Finally, greater amberjack was used for ‘frozen fish fillet that is seasoned or marinated’, ‘ready-made fish tartar with additional soy sauce’ and ‘fresh fish steak for grilling in the pan’. Guidelines, processing conditions, technical specifications and troubleshooting were established for these products as well as basic information on packaging, preservation, preliminary product shelf life and consumer handling/cooking specifications. These new product concepts had differing degrees of complexity, but in all cases it was possible to produce prototypes using the selected fish species.
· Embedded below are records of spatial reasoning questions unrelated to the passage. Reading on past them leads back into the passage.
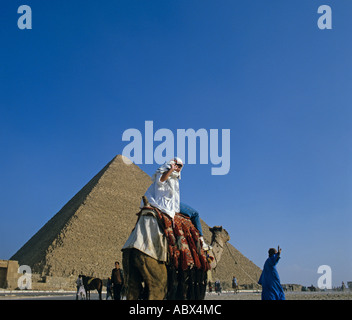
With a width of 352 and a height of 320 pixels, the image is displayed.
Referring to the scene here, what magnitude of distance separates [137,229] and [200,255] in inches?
41.9

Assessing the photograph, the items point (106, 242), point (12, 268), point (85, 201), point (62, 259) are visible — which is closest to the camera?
point (12, 268)

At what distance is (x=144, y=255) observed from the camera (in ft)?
13.6

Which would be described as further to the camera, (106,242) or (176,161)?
(106,242)

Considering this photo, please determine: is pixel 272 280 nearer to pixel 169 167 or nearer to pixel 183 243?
pixel 183 243

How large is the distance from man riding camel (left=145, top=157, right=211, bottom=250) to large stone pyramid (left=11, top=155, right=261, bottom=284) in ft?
177

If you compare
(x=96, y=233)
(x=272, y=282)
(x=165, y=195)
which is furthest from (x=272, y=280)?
(x=96, y=233)

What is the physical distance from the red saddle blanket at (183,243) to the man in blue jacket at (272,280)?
1.33 m

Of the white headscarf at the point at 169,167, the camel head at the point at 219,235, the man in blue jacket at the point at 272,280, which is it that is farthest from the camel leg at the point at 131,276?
the man in blue jacket at the point at 272,280

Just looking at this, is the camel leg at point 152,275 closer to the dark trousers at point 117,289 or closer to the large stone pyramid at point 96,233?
the dark trousers at point 117,289

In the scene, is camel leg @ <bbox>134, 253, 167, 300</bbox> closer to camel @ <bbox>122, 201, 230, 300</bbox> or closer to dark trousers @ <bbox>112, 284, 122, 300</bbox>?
Answer: camel @ <bbox>122, 201, 230, 300</bbox>

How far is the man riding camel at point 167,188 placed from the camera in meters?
4.71
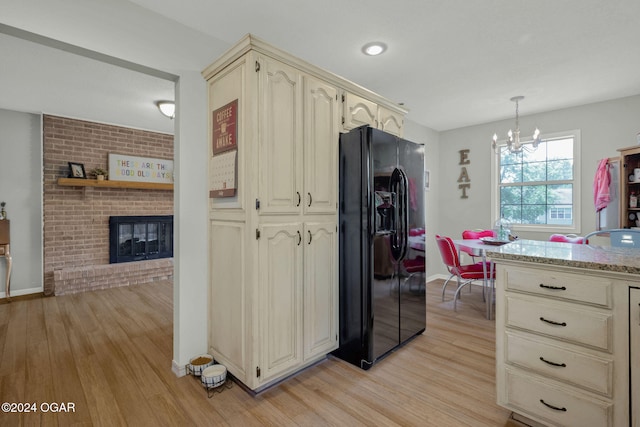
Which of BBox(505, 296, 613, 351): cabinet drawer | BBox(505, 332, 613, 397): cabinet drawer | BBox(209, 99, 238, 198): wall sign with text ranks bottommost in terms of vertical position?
BBox(505, 332, 613, 397): cabinet drawer

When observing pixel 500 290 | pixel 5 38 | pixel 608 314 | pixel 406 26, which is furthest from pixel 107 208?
pixel 608 314

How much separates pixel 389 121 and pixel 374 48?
672 millimetres

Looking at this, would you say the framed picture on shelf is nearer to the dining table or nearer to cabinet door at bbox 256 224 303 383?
cabinet door at bbox 256 224 303 383

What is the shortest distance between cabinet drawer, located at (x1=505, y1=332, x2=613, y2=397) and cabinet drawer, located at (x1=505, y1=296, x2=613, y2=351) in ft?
0.21

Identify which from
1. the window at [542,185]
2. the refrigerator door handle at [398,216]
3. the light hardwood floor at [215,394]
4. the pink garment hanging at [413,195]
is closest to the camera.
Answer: the light hardwood floor at [215,394]

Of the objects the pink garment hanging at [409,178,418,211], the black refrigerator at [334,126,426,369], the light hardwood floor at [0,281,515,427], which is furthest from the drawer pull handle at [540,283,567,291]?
the pink garment hanging at [409,178,418,211]

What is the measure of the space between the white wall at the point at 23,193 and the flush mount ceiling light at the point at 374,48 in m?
4.74

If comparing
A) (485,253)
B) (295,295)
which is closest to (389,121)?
(485,253)

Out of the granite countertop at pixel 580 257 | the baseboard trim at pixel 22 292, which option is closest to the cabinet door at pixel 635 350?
the granite countertop at pixel 580 257

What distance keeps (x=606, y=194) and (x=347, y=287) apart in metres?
3.61

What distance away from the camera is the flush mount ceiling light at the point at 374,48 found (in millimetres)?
2555

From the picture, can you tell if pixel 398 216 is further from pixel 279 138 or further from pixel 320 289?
pixel 279 138

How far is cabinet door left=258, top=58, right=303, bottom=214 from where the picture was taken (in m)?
1.91

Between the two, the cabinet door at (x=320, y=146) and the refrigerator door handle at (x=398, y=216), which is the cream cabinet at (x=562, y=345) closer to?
the refrigerator door handle at (x=398, y=216)
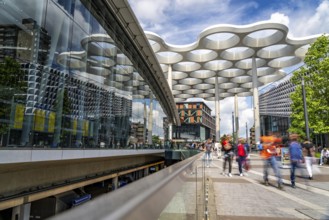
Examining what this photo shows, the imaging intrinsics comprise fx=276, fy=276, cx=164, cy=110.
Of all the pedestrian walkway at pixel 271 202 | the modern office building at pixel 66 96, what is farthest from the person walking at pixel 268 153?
the modern office building at pixel 66 96

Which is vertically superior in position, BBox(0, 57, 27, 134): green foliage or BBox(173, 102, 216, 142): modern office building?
BBox(173, 102, 216, 142): modern office building

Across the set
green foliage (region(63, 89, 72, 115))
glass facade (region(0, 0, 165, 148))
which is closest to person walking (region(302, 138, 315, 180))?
glass facade (region(0, 0, 165, 148))

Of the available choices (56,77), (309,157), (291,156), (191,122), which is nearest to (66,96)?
(56,77)

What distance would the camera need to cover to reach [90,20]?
46.3 feet

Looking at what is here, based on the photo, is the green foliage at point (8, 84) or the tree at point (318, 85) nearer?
the green foliage at point (8, 84)

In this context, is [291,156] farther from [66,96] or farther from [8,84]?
[8,84]

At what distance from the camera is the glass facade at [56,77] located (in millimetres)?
7617

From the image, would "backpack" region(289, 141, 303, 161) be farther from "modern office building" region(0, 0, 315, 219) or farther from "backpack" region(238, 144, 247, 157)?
"modern office building" region(0, 0, 315, 219)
The results suggested that it was possible to produce these products at an industrial scale, which was corroborated by the presence of other similar products in the marketplace.

The technical characteristics and quality of the new products were assessed[7]. The proximate composition of the products (protein, lipid, moisture, inorganic and carbohydrate content), the energy content, the quantitative nutritional value in terms of fatty acids and the sensory profiles were determined. As expected, processing had an effect on both the proximate composition and fatty acid quality of the products when compared to the raw fillet tissue. However, the effect depended on the processing method used, as well as the inclusion of additional materials (such as olive oil) during the product formulation. Processing generally had a negative effect on nutritional quality of the majority of products, reducing the proportion of essential fatty acids, i.e. EPA and DHA, when compared to the corresponding fish fillets. All processed products exhibited unique, more complex, sensory profiles, with more attributes than the unprocessed cooked fillet of the species. The characteristics of the processed products in the majority of cases were connected to the added materials and/or the processing method.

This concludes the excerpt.